BANDA ACEH, Indonesia (AP):
THE MASSIVE relief effort for millions driven from their homes by Asia's tsunami disaster, bogged down in distribution bottlenecks, as the threat of rampant disease in refugee camps emerged yesterday as a leading fear among aid workers. The death toll surpassed 125,000.
The US$500 million aid campaign accelerated, as the first of many C-130 cargo planes and warships reached their destinations in ravaged nations with tons of blankets, bottled water, plastic sheeting and medicines. Convoys distributed sugar, rice and lentils in Sri Lanka; India dispatched a ship converted into a 50-bed hospital.

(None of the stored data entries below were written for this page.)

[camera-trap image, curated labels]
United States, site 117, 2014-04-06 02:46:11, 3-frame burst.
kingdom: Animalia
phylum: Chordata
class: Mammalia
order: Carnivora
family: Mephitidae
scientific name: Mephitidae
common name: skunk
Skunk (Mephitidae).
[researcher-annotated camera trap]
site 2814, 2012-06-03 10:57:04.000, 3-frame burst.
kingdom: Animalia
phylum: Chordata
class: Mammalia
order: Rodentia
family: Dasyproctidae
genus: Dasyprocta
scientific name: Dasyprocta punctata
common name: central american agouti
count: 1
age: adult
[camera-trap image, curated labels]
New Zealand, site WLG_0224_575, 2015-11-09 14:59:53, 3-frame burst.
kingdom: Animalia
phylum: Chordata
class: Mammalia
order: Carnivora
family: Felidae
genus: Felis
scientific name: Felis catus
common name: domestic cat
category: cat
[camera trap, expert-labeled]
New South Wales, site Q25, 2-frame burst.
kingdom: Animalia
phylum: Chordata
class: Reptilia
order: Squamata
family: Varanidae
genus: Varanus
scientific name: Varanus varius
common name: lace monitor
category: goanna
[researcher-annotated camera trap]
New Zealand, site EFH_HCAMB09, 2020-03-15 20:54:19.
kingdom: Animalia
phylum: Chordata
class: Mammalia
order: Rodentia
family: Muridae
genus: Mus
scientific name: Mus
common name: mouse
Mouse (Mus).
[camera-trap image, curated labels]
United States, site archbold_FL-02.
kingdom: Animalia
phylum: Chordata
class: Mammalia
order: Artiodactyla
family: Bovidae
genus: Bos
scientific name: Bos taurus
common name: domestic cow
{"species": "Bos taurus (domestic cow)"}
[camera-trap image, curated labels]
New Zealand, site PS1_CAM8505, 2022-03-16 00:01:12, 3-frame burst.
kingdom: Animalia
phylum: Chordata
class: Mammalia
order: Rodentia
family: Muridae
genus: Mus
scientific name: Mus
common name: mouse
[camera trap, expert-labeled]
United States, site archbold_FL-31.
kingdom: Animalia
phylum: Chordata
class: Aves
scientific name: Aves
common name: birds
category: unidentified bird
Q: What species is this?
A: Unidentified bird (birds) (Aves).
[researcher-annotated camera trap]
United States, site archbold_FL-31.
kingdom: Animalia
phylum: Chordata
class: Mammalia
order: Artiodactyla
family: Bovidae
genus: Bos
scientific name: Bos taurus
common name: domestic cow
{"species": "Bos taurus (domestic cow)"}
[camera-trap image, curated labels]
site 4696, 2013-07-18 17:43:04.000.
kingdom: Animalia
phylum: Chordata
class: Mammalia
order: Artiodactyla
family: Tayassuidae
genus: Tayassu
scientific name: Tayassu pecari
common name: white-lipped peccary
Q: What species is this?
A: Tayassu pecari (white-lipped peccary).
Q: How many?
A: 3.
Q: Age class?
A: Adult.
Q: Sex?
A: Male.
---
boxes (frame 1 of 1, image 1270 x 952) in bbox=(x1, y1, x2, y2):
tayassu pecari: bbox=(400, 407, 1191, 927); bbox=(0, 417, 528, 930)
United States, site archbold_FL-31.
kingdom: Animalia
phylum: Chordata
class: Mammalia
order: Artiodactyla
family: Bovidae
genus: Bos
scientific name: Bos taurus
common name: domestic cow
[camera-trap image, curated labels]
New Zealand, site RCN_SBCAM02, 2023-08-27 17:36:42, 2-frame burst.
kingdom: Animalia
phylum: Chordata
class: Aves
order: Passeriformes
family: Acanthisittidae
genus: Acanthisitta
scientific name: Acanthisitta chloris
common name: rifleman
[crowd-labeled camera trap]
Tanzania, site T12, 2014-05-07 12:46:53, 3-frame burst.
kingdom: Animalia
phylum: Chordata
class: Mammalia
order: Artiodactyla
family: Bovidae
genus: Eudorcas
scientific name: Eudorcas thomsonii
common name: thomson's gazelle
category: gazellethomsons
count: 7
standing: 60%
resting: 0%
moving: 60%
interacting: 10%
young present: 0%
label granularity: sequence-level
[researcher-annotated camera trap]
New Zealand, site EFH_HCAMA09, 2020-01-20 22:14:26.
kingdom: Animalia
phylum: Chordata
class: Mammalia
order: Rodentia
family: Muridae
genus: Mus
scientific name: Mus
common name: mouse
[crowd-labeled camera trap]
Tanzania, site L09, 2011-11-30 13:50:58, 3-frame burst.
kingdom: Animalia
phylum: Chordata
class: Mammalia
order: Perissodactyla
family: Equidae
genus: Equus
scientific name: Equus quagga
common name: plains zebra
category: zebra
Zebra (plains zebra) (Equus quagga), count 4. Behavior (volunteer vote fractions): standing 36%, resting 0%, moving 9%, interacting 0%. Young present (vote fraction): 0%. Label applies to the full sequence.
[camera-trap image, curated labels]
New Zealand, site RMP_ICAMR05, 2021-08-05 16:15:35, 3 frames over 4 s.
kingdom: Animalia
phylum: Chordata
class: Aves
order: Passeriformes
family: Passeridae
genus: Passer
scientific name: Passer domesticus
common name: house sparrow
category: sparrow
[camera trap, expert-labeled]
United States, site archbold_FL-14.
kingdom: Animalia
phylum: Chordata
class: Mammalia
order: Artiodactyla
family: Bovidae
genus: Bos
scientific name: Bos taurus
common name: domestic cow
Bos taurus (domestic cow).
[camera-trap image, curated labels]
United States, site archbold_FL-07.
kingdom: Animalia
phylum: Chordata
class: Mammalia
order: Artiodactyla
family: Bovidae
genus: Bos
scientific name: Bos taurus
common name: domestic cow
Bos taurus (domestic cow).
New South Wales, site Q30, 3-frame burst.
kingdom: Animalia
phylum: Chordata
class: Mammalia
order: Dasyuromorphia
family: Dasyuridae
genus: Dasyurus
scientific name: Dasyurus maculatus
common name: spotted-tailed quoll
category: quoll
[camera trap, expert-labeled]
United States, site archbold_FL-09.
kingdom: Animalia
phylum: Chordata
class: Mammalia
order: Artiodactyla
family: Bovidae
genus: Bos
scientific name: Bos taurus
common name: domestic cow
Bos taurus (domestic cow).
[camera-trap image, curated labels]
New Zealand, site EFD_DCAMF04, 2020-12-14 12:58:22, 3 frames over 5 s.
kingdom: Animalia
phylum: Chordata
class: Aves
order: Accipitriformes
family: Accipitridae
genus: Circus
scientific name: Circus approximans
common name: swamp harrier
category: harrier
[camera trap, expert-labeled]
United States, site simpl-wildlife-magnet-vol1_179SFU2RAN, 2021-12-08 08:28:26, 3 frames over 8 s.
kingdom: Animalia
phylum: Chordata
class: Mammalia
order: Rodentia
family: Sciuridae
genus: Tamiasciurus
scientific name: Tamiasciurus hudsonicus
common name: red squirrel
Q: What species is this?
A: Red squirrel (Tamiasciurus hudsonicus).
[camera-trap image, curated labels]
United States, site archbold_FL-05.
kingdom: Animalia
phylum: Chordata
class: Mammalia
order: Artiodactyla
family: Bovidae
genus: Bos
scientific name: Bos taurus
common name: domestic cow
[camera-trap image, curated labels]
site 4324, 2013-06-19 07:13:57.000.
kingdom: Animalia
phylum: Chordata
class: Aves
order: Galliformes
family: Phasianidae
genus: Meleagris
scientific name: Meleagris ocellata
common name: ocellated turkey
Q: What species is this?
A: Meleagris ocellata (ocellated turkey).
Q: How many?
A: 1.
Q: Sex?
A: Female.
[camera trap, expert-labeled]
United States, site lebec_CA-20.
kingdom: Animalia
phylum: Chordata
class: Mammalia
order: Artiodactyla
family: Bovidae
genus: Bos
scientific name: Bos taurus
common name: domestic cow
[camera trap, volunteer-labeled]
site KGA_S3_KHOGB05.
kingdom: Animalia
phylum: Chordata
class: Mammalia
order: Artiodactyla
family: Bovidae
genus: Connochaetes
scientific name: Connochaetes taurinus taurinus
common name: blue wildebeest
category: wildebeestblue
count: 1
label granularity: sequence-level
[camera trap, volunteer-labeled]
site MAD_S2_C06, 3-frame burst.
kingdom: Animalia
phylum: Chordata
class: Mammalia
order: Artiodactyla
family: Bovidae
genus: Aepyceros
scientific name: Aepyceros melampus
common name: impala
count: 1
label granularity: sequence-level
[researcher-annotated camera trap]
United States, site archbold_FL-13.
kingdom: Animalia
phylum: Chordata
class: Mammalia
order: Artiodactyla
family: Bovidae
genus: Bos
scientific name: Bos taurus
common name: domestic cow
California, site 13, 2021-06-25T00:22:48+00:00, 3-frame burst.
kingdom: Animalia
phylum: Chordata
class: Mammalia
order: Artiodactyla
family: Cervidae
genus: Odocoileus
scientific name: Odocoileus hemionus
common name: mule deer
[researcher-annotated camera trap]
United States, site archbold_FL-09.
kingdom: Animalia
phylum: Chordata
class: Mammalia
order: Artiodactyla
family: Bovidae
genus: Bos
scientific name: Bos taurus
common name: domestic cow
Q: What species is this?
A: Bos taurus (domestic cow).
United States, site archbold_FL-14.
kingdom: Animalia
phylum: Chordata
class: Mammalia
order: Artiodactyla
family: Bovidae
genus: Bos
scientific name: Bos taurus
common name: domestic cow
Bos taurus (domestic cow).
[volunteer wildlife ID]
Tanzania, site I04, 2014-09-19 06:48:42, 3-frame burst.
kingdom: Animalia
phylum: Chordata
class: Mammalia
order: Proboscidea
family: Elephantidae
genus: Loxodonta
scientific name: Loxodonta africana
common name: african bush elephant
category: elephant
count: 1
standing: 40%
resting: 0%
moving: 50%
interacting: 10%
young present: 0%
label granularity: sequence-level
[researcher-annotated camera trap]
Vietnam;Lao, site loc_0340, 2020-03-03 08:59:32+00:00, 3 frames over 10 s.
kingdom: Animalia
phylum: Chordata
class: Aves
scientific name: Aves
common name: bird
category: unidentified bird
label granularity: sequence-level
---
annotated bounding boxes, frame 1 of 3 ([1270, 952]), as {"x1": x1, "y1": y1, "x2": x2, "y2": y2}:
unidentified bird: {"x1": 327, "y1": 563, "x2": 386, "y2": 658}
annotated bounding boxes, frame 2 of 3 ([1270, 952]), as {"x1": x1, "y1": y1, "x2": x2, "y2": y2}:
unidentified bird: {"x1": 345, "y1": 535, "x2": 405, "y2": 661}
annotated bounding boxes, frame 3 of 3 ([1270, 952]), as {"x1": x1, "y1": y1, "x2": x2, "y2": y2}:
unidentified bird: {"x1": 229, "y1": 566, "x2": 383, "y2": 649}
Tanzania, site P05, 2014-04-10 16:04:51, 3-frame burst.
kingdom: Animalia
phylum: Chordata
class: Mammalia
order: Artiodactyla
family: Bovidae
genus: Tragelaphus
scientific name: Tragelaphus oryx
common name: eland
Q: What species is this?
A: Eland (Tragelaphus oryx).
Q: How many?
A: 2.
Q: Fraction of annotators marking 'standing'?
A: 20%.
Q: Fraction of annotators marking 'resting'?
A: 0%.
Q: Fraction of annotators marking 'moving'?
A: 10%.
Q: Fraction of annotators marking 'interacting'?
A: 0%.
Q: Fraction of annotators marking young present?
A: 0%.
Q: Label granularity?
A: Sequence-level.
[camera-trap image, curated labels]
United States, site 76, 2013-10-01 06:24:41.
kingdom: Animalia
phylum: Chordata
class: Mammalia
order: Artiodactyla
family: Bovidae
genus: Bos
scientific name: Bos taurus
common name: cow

But with infrastructure troubles bureaucratic delays, tsunami-disrupted delivery systems and other factors blocking much of the aid from reaching the needy, the threat of disease always hanging over major disaster zones moved to the fore as a top concern. Some five million survivors were homeless or injured.
In the Andaman islands, a remote southern Indian archipelago, relief operations have been limited to Indian officials and local volunteers who have struggled to deliver tons of rations, clothing, bedsheets, oil, and other items, hampered by lack of transportation. Many villagers alleged that relief was reaching the islands but was being hoarded by local officials.
STARVATION
"There is starvation. People haven't had food or water for at least five days. There are carcasses. There will be an epidemic," said Manoranjan Bhakta, the lawmaker for Andaman in the federal Parliament.
Western health officials, including a 30-person team comprising of U.S. army, marine corps, air force and navy personnel, headed to devastated areas across Sri Lanka yesterday after officials warned about possible disease outbreaks among the one million people seeking shelter in crowded refugee centres.